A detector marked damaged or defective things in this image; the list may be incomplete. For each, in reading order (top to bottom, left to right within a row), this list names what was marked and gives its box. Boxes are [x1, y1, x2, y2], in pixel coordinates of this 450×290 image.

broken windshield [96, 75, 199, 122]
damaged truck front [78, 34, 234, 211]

|---|

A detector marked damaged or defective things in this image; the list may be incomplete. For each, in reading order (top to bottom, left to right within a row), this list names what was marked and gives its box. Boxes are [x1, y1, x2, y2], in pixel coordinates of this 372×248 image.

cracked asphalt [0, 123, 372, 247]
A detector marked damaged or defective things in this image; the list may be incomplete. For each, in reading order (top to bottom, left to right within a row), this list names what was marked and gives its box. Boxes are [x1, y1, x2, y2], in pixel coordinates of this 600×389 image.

|---|

## PROBLEM TO WORK ON
Convert the stretch that begins with the line containing "this 450×290 image." and ends with the line containing "damaged truck front [78, 34, 234, 211]", both lines included, into a Markdown table with the columns No. and Content. Number each line in order and omit any blank lines.

## CORRECT OUTPUT
| No. | Content |
|---|---|
| 1 | A detector marked damaged or defective things in this image; the list may be incomplete. For each, in reading order (top to bottom, left to right within a row), this list names what was marked and gives its box. Boxes are [x1, y1, x2, y2], in pixel coordinates of this 450×290 image. |
| 2 | broken windshield [96, 75, 199, 122] |
| 3 | damaged truck front [78, 34, 234, 211] |